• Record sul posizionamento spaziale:

>>>>>

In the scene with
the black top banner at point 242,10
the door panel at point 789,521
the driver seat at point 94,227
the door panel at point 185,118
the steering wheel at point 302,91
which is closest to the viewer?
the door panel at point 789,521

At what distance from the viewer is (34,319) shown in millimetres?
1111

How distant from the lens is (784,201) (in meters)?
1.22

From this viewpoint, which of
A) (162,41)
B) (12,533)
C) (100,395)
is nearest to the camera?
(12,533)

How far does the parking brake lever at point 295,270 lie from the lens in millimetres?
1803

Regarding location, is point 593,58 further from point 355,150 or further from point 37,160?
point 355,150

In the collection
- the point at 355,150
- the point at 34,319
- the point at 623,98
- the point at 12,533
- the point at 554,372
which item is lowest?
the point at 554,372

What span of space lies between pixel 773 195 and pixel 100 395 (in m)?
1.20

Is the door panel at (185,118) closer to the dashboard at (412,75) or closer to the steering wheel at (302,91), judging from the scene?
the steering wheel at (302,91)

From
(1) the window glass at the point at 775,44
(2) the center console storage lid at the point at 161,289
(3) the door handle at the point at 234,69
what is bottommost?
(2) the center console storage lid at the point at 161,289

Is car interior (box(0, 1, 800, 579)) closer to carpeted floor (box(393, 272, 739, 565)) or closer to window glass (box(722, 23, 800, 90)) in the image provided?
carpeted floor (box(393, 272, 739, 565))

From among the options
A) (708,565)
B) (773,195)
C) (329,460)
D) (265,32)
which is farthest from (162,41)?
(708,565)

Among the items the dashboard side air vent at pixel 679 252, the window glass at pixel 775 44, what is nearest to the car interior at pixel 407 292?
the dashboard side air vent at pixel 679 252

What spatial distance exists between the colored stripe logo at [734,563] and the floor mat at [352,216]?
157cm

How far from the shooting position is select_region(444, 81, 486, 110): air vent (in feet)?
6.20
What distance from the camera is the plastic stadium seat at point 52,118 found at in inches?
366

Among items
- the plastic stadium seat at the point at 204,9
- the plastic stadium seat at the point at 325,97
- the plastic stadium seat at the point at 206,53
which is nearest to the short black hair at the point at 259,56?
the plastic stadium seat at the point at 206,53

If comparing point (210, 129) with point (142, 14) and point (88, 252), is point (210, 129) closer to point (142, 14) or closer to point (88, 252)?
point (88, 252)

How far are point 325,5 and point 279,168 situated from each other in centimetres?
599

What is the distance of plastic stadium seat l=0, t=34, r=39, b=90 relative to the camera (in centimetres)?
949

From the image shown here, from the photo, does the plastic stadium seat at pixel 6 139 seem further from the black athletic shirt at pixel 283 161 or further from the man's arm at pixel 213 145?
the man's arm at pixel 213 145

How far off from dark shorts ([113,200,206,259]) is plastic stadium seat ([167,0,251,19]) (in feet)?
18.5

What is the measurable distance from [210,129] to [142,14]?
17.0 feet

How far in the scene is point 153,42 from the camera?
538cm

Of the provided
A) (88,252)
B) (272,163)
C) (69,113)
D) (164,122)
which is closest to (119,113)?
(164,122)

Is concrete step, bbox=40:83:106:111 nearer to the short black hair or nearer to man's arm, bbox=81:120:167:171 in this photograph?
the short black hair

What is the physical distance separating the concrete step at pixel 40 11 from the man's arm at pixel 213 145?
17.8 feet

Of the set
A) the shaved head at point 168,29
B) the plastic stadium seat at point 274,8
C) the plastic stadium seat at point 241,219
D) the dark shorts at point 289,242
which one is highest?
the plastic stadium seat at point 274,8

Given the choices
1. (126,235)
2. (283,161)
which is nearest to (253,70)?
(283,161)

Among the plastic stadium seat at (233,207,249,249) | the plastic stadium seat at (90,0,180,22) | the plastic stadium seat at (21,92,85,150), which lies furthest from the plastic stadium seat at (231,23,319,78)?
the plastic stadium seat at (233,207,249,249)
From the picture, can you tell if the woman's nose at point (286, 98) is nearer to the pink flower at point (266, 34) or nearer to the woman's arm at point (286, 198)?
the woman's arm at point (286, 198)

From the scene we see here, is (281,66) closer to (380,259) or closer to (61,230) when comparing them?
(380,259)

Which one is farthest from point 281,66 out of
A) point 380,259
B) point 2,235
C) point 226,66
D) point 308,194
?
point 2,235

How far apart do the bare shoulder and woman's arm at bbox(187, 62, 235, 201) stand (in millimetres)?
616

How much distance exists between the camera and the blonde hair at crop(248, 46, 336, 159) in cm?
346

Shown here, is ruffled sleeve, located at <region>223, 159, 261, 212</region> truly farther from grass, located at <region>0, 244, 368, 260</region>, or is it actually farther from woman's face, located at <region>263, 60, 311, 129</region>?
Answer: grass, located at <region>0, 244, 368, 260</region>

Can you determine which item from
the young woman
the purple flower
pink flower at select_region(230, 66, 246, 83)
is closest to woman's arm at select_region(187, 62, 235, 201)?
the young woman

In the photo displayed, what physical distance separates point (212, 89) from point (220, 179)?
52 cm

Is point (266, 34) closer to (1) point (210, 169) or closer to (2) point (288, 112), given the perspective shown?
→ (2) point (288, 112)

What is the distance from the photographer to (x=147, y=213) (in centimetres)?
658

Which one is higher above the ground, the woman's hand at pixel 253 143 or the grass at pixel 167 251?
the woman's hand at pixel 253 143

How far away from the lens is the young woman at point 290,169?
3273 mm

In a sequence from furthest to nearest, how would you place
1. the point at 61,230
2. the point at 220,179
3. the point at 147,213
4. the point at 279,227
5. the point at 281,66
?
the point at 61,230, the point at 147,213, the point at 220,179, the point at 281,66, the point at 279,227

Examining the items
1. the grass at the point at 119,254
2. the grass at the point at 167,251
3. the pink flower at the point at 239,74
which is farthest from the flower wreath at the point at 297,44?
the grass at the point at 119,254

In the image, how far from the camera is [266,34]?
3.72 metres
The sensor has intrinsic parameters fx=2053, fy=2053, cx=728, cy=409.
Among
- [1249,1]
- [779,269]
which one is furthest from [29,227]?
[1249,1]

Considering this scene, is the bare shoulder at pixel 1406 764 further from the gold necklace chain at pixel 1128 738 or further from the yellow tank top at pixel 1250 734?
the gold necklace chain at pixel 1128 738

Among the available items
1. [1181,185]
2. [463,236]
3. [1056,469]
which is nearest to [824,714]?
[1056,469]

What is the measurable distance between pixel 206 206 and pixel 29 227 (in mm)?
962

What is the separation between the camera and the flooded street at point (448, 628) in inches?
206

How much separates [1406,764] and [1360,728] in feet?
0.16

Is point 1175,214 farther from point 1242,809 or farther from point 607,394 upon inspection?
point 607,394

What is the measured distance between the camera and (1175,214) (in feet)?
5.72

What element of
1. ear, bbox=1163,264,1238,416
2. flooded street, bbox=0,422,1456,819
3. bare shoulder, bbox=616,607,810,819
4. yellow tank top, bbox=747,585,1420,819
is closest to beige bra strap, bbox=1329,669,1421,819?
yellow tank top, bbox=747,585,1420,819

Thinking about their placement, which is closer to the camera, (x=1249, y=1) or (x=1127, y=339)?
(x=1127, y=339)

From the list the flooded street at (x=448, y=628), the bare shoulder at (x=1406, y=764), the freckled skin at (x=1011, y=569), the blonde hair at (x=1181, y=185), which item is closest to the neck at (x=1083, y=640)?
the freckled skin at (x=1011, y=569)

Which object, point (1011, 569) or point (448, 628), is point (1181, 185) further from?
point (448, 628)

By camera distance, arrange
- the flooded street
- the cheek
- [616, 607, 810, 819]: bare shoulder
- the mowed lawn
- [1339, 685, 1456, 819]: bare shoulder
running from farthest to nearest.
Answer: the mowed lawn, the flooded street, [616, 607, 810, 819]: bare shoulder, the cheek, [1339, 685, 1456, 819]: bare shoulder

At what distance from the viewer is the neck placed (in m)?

<<<<<

• ISTRUZIONI DEL COMPITO: Riporta tutti i record qui sopra come un array JSON di stringhe, una per ciascuna riga, escludendo le righe vuote.

• IN RISPOSTA:
[
  "In the scene with",
  "the black top banner at point 242,10",
  "the door panel at point 789,521",
  "the driver seat at point 94,227",
  "the door panel at point 185,118",
  "the steering wheel at point 302,91",
  "which is closest to the viewer?",
  "the door panel at point 789,521",
  "At what distance from the viewer is (34,319) shown in millimetres?",
  "1111",
  "How distant from the lens is (784,201) (in meters)?",
  "1.22",
  "From this viewpoint, which of",
  "A) (162,41)",
  "B) (12,533)",
  "C) (100,395)",
  "is nearest to the camera?",
  "(12,533)",
  "How far does the parking brake lever at point 295,270 lie from the lens in millimetres?",
  "1803",
  "Regarding location, is point 593,58 further from point 355,150 or further from point 37,160?",
  "point 355,150",
  "In the collection",
  "- the point at 355,150",
  "- the point at 34,319",
  "- the point at 623,98",
  "- the point at 12,533",
  "- the point at 554,372",
  "which item is lowest?",
  "the point at 554,372",
  "What span of space lies between pixel 773 195 and pixel 100 395 (in m)?",
  "1.20",
  "Is the door panel at (185,118) closer to the dashboard at (412,75) or closer to the steering wheel at (302,91), judging from the scene?",
  "the steering wheel at (302,91)",
  "From",
  "(1) the window glass at the point at 775,44",
  "(2) the center console storage lid at the point at 161,289",
  "(3) the door handle at the point at 234,69",
  "what is bottommost?",
  "(2) the center console storage lid at the point at 161,289",
  "Is car interior (box(0, 1, 800, 579)) closer to carpeted floor (box(393, 272, 739, 565)) or closer to window glass (box(722, 23, 800, 90)) in the image provided?",
  "carpeted floor (box(393, 272, 739, 565))",
  "From among the options",
  "A) (708,565)",
  "B) (773,195)",
  "C) (329,460)",
  "D) (265,32)",
  "which is farthest from (162,41)?",
  "(708,565)",
  "Among the items the dashboard side air vent at pixel 679 252, the window glass at pixel 775 44, what is nearest to the car interior at pixel 407 292?",
  "the dashboard side air vent at pixel 679 252",
  "What spatial distance exists between the colored stripe logo at [734,563] and the floor mat at [352,216]?",
  "157cm",
  "How far from the shooting position is select_region(444, 81, 486, 110): air vent (in feet)?",
  "6.20",
  "What distance from the camera is the plastic stadium seat at point 52,118 found at in inches?",
  "366",
  "Among items",
  "- the plastic stadium seat at the point at 204,9",
  "- the plastic stadium seat at the point at 325,97",
  "- the plastic stadium seat at the point at 206,53",
  "which is nearest to the short black hair at the point at 259,56?",
  "the plastic stadium seat at the point at 206,53",
  "If comparing point (210, 129) with point (142, 14) and point (88, 252), is point (210, 129) closer to point (142, 14) or closer to point (88, 252)?",
  "point (88, 252)",
  "How far are point 325,5 and point 279,168 situated from each other in centimetres?",
  "599",
  "What is the distance of plastic stadium seat l=0, t=34, r=39, b=90 relative to the camera (in centimetres)?",
  "949",
  "From the image shown here, from the photo, does the plastic stadium seat at pixel 6 139 seem further from the black athletic shirt at pixel 283 161 or further from the man's arm at pixel 213 145?",
  "the man's arm at pixel 213 145",
  "How far off from dark shorts ([113,200,206,259]) is plastic stadium seat ([167,0,251,19]) (in feet)?",
  "18.5",
  "What is the measurable distance from [210,129] to [142,14]?",
  "17.0 feet",
  "How far in the scene is point 153,42 from the camera?",
  "538cm",
  "Of the provided",
  "A) (88,252)",
  "B) (272,163)",
  "C) (69,113)",
  "D) (164,122)",
  "which is closest to (119,113)?",
  "(164,122)",
  "Is concrete step, bbox=40:83:106:111 nearer to the short black hair or nearer to man's arm, bbox=81:120:167:171 in this photograph?",
  "the short black hair",
  "What is the physical distance separating the concrete step at pixel 40 11 from the man's arm at pixel 213 145?",
  "17.8 feet",
  "Of the set",
  "A) the shaved head at point 168,29",
  "B) the plastic stadium seat at point 274,8",
  "C) the plastic stadium seat at point 241,219",
  "D) the dark shorts at point 289,242",
  "which one is highest?",
  "the plastic stadium seat at point 274,8",
  "Given the choices",
  "1. (126,235)",
  "2. (283,161)",
  "which is nearest to (253,70)?",
  "(283,161)",
  "Among the plastic stadium seat at (233,207,249,249) | the plastic stadium seat at (90,0,180,22) | the plastic stadium seat at (21,92,85,150), which lies furthest from the plastic stadium seat at (231,23,319,78)?",
  "the plastic stadium seat at (233,207,249,249)",
  "From the picture, can you tell if the woman's nose at point (286, 98) is nearer to the pink flower at point (266, 34) or nearer to the woman's arm at point (286, 198)?",
  "the woman's arm at point (286, 198)",
  "From the scene we see here, is (281,66) closer to (380,259) or closer to (61,230) when comparing them?",
  "(380,259)",
  "Which one is farthest from point 281,66 out of",
  "A) point 380,259",
  "B) point 2,235",
  "C) point 226,66",
  "D) point 308,194",
  "?",
  "point 2,235",
  "How far apart do the bare shoulder and woman's arm at bbox(187, 62, 235, 201) stand (in millimetres)?",
  "616",
  "How much distance exists between the camera and the blonde hair at crop(248, 46, 336, 159) in cm?",
  "346",
  "Shown here, is ruffled sleeve, located at <region>223, 159, 261, 212</region> truly farther from grass, located at <region>0, 244, 368, 260</region>, or is it actually farther from woman's face, located at <region>263, 60, 311, 129</region>?",
  "Answer: grass, located at <region>0, 244, 368, 260</region>",
  "Can you determine which item from",
  "the young woman",
  "the purple flower",
  "pink flower at select_region(230, 66, 246, 83)",
  "is closest to woman's arm at select_region(187, 62, 235, 201)?",
  "the young woman",
  "In the photo displayed, what physical distance separates point (212, 89) from point (220, 179)?",
  "52 cm",
  "Is point (266, 34) closer to (1) point (210, 169) or closer to (2) point (288, 112), given the perspective shown?",
  "→ (2) point (288, 112)",
  "What is the distance from the photographer to (x=147, y=213) (in centimetres)?",
  "658",
  "Which one is higher above the ground, the woman's hand at pixel 253 143 or the grass at pixel 167 251?",
  "the woman's hand at pixel 253 143",
  "How far away from the lens is the young woman at point 290,169?",
  "3273 mm",
  "In a sequence from furthest to nearest, how would you place",
  "1. the point at 61,230",
  "2. the point at 220,179",
  "3. the point at 147,213",
  "4. the point at 279,227",
  "5. the point at 281,66",
  "?",
  "the point at 61,230, the point at 147,213, the point at 220,179, the point at 281,66, the point at 279,227",
  "Examining the items",
  "1. the grass at the point at 119,254",
  "2. the grass at the point at 167,251",
  "3. the pink flower at the point at 239,74",
  "which is farthest from the flower wreath at the point at 297,44?",
  "the grass at the point at 119,254",
  "In the image, how far from the camera is [266,34]?",
  "3.72 metres",
  "The sensor has intrinsic parameters fx=2053, fy=2053, cx=728, cy=409.",
  "Among",
  "- [1249,1]",
  "- [779,269]",
  "which one is furthest from [29,227]?",
  "[1249,1]",
  "Considering this scene, is the bare shoulder at pixel 1406 764 further from the gold necklace chain at pixel 1128 738 or further from the yellow tank top at pixel 1250 734?",
  "the gold necklace chain at pixel 1128 738",
  "Among the available items",
  "1. [1181,185]",
  "2. [463,236]",
  "3. [1056,469]",
  "which is nearest to [824,714]?",
  "[1056,469]",
  "What is the measurable distance between pixel 206 206 and pixel 29 227 (in mm)?",
  "962",
  "What is the separation between the camera and the flooded street at point (448, 628) in inches?",
  "206",
  "How much separates [1406,764] and [1360,728] in feet?",
  "0.16",
  "Is point 1175,214 farther from point 1242,809 or farther from point 607,394 upon inspection?",
  "point 607,394",
  "What is the measured distance between the camera and (1175,214) (in feet)?",
  "5.72",
  "What element of",
  "1. ear, bbox=1163,264,1238,416",
  "2. flooded street, bbox=0,422,1456,819",
  "3. bare shoulder, bbox=616,607,810,819",
  "4. yellow tank top, bbox=747,585,1420,819",
  "is closest to beige bra strap, bbox=1329,669,1421,819?",
  "yellow tank top, bbox=747,585,1420,819",
  "Thinking about their placement, which is closer to the camera, (x=1249, y=1) or (x=1127, y=339)?",
  "(x=1127, y=339)",
  "From the list the flooded street at (x=448, y=628), the bare shoulder at (x=1406, y=764), the freckled skin at (x=1011, y=569), the blonde hair at (x=1181, y=185), which item is closest to the neck at (x=1083, y=640)?",
  "the freckled skin at (x=1011, y=569)",
  "Which object, point (1011, 569) or point (448, 628), is point (1181, 185) further from?",
  "point (448, 628)",
  "By camera distance, arrange",
  "- the flooded street",
  "- the cheek",
  "- [616, 607, 810, 819]: bare shoulder",
  "- the mowed lawn",
  "- [1339, 685, 1456, 819]: bare shoulder",
  "running from farthest to nearest.",
  "Answer: the mowed lawn, the flooded street, [616, 607, 810, 819]: bare shoulder, the cheek, [1339, 685, 1456, 819]: bare shoulder",
  "At what distance from the viewer is the neck placed (in m)?"
]